Diesmal ging ich gut vorbereitet an die Sache heran, ich habe mir einen GPS-Track für die Tour aus dem Web geladen und entsprechend als fahrbare Route präpariert und auf meinen Garmin etrex Vista HCx geladen. Planung am PC sozusagen. Zwei Tage vor Start habe ich die ersten 17 km der Strecke Probe gefahren um abzuschätzen, ob die Bekleidung angemessen ist, welches Tempo erzielbar ist und vor allen Dingen, ob das Abfahren der Route funktioniert. Wieder am heimischen PC habe ich dann die Durchgangszeiten für die Strecke geplant und wusste auch, zu welchem Zeitpunkt ich starten muß.

Einträge im Datensatz -

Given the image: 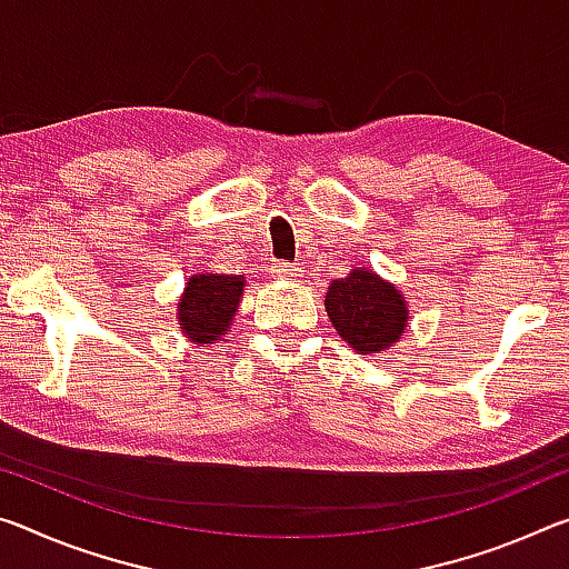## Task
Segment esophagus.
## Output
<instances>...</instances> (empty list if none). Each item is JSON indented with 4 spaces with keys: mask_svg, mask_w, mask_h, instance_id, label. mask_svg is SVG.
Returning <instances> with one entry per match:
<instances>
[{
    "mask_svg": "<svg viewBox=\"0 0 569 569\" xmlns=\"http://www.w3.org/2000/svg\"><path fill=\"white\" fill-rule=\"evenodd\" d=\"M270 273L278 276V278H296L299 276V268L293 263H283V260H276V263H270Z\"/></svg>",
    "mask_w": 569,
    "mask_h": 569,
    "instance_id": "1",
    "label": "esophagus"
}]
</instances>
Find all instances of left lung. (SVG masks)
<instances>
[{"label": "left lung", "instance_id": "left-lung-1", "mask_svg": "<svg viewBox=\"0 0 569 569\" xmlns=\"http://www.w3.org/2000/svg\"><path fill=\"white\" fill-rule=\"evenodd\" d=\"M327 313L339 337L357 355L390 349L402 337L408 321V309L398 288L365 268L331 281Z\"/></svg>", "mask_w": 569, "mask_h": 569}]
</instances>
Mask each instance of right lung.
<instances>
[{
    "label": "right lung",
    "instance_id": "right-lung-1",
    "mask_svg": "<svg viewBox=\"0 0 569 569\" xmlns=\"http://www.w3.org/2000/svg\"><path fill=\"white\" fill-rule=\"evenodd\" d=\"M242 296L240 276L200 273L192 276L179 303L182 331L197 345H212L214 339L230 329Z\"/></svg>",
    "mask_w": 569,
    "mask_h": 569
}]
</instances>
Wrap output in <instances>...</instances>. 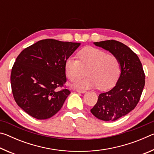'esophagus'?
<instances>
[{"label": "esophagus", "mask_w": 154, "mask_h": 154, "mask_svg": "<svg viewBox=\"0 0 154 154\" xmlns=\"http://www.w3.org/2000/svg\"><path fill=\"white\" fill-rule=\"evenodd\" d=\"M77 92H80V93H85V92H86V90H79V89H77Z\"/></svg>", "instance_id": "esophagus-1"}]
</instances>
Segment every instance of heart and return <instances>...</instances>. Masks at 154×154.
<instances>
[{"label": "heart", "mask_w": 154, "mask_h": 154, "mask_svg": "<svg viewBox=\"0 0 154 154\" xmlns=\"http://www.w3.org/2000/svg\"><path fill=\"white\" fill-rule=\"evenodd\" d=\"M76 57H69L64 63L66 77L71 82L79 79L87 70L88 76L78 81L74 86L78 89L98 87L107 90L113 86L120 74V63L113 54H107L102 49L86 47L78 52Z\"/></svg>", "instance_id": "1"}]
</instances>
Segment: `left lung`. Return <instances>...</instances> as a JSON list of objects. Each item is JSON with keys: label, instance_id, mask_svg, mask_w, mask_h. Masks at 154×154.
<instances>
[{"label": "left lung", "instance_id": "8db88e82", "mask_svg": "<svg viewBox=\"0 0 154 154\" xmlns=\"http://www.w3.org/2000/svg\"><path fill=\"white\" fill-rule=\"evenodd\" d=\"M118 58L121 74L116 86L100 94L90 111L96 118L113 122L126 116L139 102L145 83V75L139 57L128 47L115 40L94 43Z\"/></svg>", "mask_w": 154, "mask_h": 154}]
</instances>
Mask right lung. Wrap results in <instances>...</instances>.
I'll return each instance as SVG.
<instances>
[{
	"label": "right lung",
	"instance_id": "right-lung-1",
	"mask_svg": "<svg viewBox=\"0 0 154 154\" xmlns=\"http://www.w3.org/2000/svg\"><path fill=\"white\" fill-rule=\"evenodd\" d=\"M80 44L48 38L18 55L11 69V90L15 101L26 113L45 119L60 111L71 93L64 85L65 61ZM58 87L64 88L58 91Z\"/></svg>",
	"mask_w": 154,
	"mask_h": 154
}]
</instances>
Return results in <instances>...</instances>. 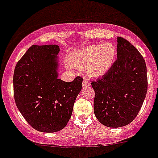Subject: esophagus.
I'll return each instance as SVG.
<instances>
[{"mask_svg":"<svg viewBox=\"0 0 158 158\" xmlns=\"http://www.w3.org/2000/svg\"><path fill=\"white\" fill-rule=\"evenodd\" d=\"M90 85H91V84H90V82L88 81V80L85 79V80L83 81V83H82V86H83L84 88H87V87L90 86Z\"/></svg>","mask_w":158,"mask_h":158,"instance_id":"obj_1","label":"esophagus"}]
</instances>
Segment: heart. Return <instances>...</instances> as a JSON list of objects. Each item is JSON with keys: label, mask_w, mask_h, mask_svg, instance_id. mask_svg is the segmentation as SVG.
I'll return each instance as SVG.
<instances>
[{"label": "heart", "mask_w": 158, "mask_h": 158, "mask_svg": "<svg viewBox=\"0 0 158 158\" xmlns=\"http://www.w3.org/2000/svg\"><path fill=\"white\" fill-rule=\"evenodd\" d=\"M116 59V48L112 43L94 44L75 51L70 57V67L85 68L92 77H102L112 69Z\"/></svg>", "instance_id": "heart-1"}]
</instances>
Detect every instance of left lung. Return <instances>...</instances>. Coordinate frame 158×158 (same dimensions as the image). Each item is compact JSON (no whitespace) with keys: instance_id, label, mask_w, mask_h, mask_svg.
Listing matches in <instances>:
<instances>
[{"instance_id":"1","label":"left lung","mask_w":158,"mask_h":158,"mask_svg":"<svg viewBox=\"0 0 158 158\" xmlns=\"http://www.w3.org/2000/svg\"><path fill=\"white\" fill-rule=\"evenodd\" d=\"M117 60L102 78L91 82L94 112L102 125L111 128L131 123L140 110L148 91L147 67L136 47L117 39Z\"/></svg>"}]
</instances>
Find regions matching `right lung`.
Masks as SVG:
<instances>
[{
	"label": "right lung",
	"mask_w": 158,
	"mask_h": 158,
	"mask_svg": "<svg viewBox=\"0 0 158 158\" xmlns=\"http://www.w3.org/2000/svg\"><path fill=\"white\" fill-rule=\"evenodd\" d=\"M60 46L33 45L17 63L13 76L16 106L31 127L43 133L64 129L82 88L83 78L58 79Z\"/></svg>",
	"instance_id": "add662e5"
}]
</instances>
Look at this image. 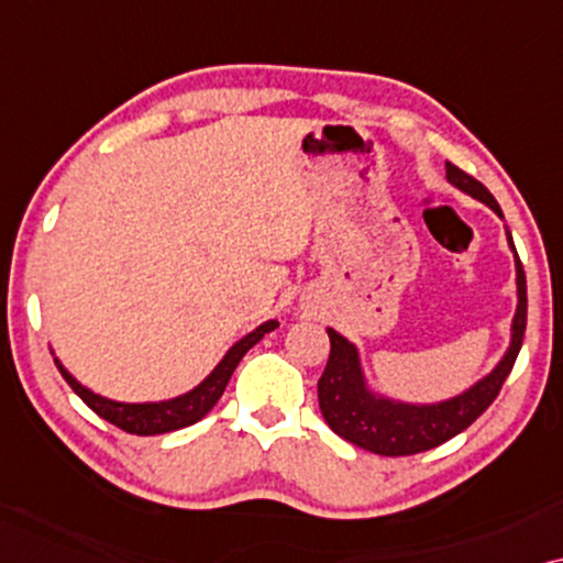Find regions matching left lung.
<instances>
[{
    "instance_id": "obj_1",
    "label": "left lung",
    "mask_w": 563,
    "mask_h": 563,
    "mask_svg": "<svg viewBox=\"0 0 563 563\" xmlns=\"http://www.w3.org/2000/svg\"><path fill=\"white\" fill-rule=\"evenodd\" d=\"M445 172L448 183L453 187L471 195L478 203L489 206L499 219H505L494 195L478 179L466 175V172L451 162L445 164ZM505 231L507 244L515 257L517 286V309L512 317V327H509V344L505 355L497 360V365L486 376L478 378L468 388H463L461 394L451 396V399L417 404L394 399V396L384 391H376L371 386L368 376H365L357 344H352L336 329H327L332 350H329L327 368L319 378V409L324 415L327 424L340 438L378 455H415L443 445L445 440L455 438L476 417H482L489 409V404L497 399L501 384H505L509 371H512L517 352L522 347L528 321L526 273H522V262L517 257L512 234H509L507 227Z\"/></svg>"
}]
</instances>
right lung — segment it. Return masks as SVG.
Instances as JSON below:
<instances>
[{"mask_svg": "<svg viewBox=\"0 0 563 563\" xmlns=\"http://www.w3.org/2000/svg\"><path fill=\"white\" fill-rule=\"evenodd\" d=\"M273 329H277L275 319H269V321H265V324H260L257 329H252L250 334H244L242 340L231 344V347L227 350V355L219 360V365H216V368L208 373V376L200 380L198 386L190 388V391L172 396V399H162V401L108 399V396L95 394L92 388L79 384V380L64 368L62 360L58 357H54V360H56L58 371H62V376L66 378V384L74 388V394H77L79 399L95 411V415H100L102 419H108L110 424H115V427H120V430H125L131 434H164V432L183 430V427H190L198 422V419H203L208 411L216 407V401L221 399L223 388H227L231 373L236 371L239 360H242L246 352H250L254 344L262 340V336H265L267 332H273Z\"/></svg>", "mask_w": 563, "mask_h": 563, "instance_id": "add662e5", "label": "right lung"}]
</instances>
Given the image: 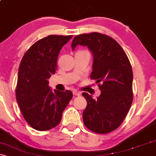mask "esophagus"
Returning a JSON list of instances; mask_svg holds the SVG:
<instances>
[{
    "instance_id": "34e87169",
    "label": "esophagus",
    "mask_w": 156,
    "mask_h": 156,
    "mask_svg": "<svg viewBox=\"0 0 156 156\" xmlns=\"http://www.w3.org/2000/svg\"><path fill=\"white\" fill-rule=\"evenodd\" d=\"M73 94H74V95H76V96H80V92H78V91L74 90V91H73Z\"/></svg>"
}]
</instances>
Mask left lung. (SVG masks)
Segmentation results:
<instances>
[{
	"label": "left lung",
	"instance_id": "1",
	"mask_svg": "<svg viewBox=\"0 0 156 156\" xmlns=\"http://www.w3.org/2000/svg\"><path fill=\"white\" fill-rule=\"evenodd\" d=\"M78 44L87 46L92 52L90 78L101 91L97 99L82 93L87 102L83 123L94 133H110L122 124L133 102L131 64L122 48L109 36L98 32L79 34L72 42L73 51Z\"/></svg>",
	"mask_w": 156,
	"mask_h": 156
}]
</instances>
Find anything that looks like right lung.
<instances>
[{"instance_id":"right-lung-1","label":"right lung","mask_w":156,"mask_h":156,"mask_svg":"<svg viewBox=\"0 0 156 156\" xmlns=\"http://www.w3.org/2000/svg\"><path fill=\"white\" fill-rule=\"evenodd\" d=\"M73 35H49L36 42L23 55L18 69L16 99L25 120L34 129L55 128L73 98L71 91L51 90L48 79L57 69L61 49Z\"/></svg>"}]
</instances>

* * *

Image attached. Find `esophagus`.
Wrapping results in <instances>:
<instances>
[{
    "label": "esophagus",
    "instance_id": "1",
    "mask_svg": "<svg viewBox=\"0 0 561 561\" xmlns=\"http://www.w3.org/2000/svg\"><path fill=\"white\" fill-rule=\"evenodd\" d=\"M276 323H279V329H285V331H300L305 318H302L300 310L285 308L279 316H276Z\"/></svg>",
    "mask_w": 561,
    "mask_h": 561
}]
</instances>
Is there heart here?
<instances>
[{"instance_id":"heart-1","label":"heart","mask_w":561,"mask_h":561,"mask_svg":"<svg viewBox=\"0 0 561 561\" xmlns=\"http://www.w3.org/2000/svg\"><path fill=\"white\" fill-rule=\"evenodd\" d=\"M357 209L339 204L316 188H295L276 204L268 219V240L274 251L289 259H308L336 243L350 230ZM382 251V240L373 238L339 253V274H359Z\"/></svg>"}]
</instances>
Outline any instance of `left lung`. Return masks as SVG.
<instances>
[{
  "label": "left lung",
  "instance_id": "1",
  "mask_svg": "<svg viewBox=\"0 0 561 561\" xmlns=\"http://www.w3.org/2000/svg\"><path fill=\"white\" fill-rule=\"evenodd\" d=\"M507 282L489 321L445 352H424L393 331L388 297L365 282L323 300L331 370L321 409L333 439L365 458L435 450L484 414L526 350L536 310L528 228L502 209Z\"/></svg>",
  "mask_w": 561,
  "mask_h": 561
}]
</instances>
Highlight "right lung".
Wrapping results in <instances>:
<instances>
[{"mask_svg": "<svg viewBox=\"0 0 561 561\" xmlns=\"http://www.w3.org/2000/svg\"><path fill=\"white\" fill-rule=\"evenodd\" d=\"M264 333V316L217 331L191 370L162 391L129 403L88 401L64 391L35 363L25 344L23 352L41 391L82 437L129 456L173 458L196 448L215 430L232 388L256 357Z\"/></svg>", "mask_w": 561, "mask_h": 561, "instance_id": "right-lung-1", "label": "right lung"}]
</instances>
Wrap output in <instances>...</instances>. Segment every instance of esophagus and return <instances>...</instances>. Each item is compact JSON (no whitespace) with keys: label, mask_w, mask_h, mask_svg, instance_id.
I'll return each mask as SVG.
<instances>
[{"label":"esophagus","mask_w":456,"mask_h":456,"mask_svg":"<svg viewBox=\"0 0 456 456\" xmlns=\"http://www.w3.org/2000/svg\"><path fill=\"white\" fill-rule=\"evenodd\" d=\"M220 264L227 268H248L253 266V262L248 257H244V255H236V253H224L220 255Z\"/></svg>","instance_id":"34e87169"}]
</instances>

* * *

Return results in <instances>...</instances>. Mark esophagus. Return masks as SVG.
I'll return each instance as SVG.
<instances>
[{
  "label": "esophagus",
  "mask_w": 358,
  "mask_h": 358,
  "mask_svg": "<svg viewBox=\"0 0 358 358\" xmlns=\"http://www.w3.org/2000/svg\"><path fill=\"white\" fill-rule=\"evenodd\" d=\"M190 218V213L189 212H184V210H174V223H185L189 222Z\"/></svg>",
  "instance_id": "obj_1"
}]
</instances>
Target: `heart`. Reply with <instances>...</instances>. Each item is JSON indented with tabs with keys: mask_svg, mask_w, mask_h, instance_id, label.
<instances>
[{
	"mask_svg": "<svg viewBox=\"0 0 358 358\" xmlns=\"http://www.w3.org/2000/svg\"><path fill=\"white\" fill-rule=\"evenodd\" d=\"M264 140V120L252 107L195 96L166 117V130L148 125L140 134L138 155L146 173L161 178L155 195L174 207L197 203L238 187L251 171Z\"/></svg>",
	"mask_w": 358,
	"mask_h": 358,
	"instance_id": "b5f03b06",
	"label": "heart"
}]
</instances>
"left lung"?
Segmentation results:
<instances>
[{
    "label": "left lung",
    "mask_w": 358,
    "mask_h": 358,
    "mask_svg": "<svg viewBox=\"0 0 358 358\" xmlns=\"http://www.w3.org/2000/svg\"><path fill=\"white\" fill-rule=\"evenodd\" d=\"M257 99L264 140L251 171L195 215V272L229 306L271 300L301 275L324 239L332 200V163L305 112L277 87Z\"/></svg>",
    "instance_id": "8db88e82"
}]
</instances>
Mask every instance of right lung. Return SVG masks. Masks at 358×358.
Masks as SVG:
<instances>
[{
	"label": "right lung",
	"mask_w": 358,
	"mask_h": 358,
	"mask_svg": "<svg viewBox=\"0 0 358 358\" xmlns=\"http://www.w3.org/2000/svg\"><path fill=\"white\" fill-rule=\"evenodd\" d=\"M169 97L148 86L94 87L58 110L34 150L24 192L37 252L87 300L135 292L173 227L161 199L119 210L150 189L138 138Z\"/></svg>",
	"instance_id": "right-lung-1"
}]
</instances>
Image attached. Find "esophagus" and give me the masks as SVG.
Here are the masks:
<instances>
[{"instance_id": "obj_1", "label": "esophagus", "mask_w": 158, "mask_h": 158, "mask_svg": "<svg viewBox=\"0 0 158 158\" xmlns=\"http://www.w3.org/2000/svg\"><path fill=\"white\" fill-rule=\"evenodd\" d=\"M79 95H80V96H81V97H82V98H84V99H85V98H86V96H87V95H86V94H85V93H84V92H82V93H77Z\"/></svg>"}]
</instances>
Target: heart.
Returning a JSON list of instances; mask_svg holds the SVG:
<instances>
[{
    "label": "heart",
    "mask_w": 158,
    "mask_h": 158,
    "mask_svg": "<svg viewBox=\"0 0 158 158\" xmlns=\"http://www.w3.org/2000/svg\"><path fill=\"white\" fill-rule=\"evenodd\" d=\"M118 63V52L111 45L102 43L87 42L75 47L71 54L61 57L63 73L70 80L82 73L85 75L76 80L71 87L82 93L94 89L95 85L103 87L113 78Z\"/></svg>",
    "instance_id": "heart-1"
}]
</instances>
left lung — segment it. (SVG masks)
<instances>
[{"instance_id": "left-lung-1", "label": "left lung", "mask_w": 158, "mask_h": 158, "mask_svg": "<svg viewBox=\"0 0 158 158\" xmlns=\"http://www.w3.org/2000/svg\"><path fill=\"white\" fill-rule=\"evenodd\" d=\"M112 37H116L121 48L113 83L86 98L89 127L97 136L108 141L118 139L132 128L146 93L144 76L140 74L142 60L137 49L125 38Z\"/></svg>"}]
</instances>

Details zur Aufgabe - Dupliziere den Textauszug über die Tourplanung mit GPS vollständig und ohne jede Änderung. Die Zeilen stammen aus einer anderen Quelle als der Textauszug.

Antwort zur Aufgabe -
Diesmal ging ich gut vorbereitet an die Sache heran, ich habe mir einen GPS-Track für die Tour aus dem Web geladen und entsprechend als fahrbare Route präpariert und auf meinen Garmin etrex Vista HCx geladen. Planung am PC sozusagen. Zwei Tage vor Start habe ich die ersten 17 km der Strecke Probe gefahren um abzuschätzen, ob die Bekleidung angemessen ist, welches Tempo erzielbar ist und vor allen Dingen, ob das Abfahren der Route funktioniert. Wieder am heimischen PC habe ich dann die Durchgangszeiten für die Strecke geplant und wusste auch, zu welchem Zeitpunkt ich starten muß.